Supplied text ▸
=== Section Start ===

Faster Large Database Access with `mmap`
Large Dolt databases are slow to interact with on the dolt
command line. Most of the slowness comes from loading required storage file indexes. Nick was frustrated by this so he implemented a solution. If you have a running dolt sql-server
, we now give you an option to keep the storage indexes in memory using mmap
resulting in faster start up time for the dolt
CLI connecting to that server. This article explains in more detail.
What is mmap
?
Have you ever tried to run the dolt
command line in the directory of a large database? It's really slow.
$ du -h .dolt
1.3T .dolt/noms/oldgen
1.3T .dolt/noms
0B .dolt/temptf
0B .dolt/stats/.dolt/noms/oldgen
13M .dolt/stats/.dolt/noms
0B .dolt/stats/.dolt/temptf
13M .dolt/stats/.dolt
13M .dolt/stats
1.3T .dolt
$ time dolt log -n 1
commit biah3dkofnsmjc37m6ttivp9qvtoa1nm (HEAD -> main)

=== Section End ===

Your tasks ▸
[A] In the article on mmap in Dolt, what causes most of the slowness when using large Dolt databases on the command line?
[B] Please explain, using the article on mmap in Dolt, why the new option gives the dolt CLI a faster start-up time.

Data extracts ▸

=== Section Start ===

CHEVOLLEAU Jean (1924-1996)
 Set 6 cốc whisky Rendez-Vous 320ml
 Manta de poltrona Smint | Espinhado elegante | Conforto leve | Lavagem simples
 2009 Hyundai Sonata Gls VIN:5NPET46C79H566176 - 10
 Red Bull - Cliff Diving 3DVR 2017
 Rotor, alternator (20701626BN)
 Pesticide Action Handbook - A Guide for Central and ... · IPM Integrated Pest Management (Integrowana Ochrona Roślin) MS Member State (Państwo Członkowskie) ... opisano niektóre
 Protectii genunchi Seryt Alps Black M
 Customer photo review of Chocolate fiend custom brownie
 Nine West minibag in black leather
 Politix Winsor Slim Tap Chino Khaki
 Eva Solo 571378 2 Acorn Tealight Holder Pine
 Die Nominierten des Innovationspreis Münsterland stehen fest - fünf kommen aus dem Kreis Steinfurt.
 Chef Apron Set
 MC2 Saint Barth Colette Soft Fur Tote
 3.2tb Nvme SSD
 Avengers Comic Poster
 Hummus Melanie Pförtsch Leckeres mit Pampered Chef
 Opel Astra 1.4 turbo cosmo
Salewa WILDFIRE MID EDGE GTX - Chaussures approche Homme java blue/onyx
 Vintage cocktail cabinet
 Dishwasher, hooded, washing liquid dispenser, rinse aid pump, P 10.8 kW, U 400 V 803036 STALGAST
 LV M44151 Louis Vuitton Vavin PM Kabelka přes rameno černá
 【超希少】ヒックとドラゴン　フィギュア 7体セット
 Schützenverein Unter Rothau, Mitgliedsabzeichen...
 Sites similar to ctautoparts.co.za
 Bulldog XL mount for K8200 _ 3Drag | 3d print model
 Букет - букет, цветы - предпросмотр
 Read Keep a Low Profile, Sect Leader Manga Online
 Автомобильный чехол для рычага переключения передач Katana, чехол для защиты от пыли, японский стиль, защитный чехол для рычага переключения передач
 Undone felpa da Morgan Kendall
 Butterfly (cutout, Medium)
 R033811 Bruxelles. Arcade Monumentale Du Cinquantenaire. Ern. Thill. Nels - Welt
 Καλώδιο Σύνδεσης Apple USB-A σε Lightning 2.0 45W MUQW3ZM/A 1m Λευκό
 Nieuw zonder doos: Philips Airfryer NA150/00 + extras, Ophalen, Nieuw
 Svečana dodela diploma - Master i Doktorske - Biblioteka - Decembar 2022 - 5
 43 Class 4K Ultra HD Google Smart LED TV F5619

=== Section End ===

Results of the exercise ▸
[A] Loading the required storage file indexes.

[B] Most of the slowness with large Dolt databases on the command line comes from loading the required storage file indexes. When a dolt sql-server is running, the option keeps those storage indexes in memory using mmap. As a result, the dolt CLI connecting to that server starts up faster.